Assigned task: Check each line of the material below, and copy it if it holds the string "that".

——————————

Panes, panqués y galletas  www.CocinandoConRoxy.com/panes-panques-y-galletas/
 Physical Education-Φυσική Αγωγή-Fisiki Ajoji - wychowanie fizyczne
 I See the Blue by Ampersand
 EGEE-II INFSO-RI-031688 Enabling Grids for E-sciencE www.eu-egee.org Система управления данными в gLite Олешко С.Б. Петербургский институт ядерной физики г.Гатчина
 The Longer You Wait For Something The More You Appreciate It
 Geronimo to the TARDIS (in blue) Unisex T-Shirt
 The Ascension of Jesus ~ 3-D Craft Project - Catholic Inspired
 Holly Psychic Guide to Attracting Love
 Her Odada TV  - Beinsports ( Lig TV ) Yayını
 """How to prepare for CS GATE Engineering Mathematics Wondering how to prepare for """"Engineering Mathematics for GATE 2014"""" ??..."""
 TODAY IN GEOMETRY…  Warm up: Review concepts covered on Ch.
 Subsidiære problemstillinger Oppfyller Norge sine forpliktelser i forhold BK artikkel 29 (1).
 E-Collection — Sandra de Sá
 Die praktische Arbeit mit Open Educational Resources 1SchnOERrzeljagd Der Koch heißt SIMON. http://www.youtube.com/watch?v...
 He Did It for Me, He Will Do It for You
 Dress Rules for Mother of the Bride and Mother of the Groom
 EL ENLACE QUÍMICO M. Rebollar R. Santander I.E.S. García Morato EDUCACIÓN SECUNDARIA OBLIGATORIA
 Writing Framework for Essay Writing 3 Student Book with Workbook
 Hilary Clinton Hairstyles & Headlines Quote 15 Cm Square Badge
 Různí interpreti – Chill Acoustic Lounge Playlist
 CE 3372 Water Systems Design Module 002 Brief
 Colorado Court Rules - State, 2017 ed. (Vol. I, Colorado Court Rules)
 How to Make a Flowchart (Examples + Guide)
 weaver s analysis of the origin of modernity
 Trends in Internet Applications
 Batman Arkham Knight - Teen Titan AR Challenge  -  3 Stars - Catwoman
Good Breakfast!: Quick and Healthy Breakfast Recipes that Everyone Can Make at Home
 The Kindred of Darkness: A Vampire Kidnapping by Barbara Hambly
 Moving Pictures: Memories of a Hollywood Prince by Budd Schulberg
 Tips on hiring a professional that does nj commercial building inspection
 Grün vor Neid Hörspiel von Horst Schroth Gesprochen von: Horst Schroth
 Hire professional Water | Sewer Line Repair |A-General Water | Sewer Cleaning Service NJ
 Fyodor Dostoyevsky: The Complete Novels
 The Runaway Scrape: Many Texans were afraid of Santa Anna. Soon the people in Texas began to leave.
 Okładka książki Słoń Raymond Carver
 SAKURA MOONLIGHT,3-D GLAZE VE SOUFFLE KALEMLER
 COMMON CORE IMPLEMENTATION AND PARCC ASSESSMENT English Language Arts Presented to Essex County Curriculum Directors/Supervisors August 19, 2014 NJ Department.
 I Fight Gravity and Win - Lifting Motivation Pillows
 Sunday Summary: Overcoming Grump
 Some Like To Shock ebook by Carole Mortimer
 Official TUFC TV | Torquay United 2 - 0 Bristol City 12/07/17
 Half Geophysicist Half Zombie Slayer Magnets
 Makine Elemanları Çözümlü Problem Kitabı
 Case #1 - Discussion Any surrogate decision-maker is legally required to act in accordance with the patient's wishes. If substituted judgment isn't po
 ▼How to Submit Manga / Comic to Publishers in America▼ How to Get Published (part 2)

——————————

Result for this task:
Good Breakfast!: Quick and Healthy Breakfast Recipes that Everyone Can Make at Home
 Tips on hiring a professional that does nj commercial building inspection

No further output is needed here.